Please reproduce the passage below on arts and cultural tourism in Cardiff word for word, without the listing that comes after it.

> **Text segment**:
—————
Alt.Cardiff finds out what some of the hidden gems of Cardiff do to strengthen the role of art and cultural tourism in the Welsh capital

Street art like this one makes Cardiff a more vibrant and interesting place to visit (Courtesy of Jeremy Segrott-Street Art, Millenium Boardwalk, Cardiff)

Art and culture play an important part of the visitor’s experience and engage them with the city’s values by showcasing traditional exhibitions, events and festivals.

In January 2016 Cardiff’s international presence for arts was in danger. When Cardiff Council revealed plans to make cuts to the arts at the time, freelance artists and designers came together to oppose the council’s budget proposals.

This could have resulted in £700,000 removed from the arts in the city but after a massive campaign supported by arts organisations and the general public, the council had to reverse their decision about the arts budget cuts.

The Wales Visitor Survey in 2016 revealed that only 9% of overseas visitors visited an art gallery or exhibition.

The tourism industry is an important source of income for Wales with over 80% of visitors being non-Welsh which could positively impact the role of arts and culture at a local level.
—————
> **Data shown**:
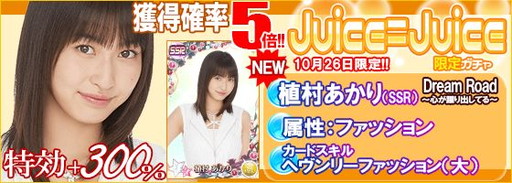 画像ギャラリー No.009のサムネイル画像 / 「ハロプロタップライブ」，Juice=Juiceの「Dream Road」を10月26日に実装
—————
> **Your solution**:
Alt.Cardiff finds out what some of the hidden gems of Cardiff do to strengthen the role of art and cultural tourism in the Welsh capital

Street art like this one makes Cardiff a more vibrant and interesting place to visit (Courtesy of Jeremy Segrott-Street Art, Millenium Boardwalk, Cardiff)

Art and culture play an important part of the visitor’s experience and engage them with the city’s values by showcasing traditional exhibitions, events and festivals.

In January 2016 Cardiff’s international presence for arts was in danger. When Cardiff Council revealed plans to make cuts to the arts at the time, freelance artists and designers came together to oppose the council’s budget proposals.

This could have resulted in £700,000 removed from the arts in the city but after a massive campaign supported by arts organisations and the general public, the council had to reverse their decision about the arts budget cuts.

The Wales Visitor Survey in 2016 revealed that only 9% of overseas visitors visited an art gallery or exhibition.

The tourism industry is an important source of income for Wales with over 80% of visitors being non-Welsh which could positively impact the role of arts and culture at a local level.